If you’re using Mac, just go to your terminal, make sure django server is running, and post this command, using the username and password of your superuser account that you created for admin panel. It should return a token string. If wrong credentials are provided, it should return an error.

curl -X POST -d "username=admin&password=admin" http://127.0.0.1:8000/api-token-auth/

. . .

Set Authentication endpoints

For our authentication endpoints, we need to install this package

pip3 install django-rest-auth

Go to api/settings.py and add these 2 apps to your INSTALLED_APPS array

'rest_framework.authtoken',
'rest_auth',

and in the same file add this value

REST_USE_JWT = True

Add the following URL to the urlpatterns array in userapi/urls.py

path(r'auth/', include('rest_auth.urls')),

and to your main project urls.py file (api/urls.py) add this path

path(r'', include('django.contrib.auth.urls')),

Finally apply migrations and run your server

python3 manage.py migrate
python3 manage.py runserver

That’s it. Go to http://localhost:8000/userapi/auth/ and you can see the list of authentication endpoints added. Try out your newly introduced login functionality by visiting http://localhost:8000/userapi/auth/login/ (You can ignore the username field). If you login successfully then you will receive a login JSON response with the JSON web token.

For using the API endpoints in your website/app, you must append ?format=json to the endpoint URL to get raw JSON formatted response.

Permissions

At this stage, everyone can access the users api. We will now create a permission model that will allow only the admin to view all and delete users, and everyone to register or create a user. Additionally, logged in users will be able to retrieve or update their profiles.
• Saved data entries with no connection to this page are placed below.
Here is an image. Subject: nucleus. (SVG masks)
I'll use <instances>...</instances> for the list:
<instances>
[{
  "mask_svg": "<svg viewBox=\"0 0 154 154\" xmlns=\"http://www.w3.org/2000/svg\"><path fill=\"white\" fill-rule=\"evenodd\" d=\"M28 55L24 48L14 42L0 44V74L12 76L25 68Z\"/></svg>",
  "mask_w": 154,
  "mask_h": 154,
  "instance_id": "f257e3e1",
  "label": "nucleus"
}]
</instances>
Create a new file api/permissions.py and add the following code

from rest_framework import permissions

class IsLoggedInUserOrAdmin(permissions.BasePermission):

def has_object_permission(self, request, view, obj):
return obj == request.user or request.user.is_staff

class IsAdminUser(permissions.BasePermission):

def has_permission(self, request, view):
return request.user and request.user.is_staff

def has_object_permission(self, request, view, obj):
return request.user and request.user.is_staff

Now go to api/views.py and add the following lines

from rest_framework.permissions import AllowAny
from api.permissions import IsLoggedInUserOrAdmin, IsAdminUser

#other code
#in the end of class UserViewSet add the following

def get_permissions(self):
permission_classes = []
if self.action == 'create':
permission_classes = [AllowAny]
elif self.action == 'retrieve' or self.action == 'update' or self.action == 'partial_update':
permission_classes = [IsLoggedInUserOrAdmin]
elif self.action == 'list' or self.action == 'destroy':
permission_classes = [IsAdminUser]
return [permission() for permission in permission_classes]

That’s all. Run your server and try out!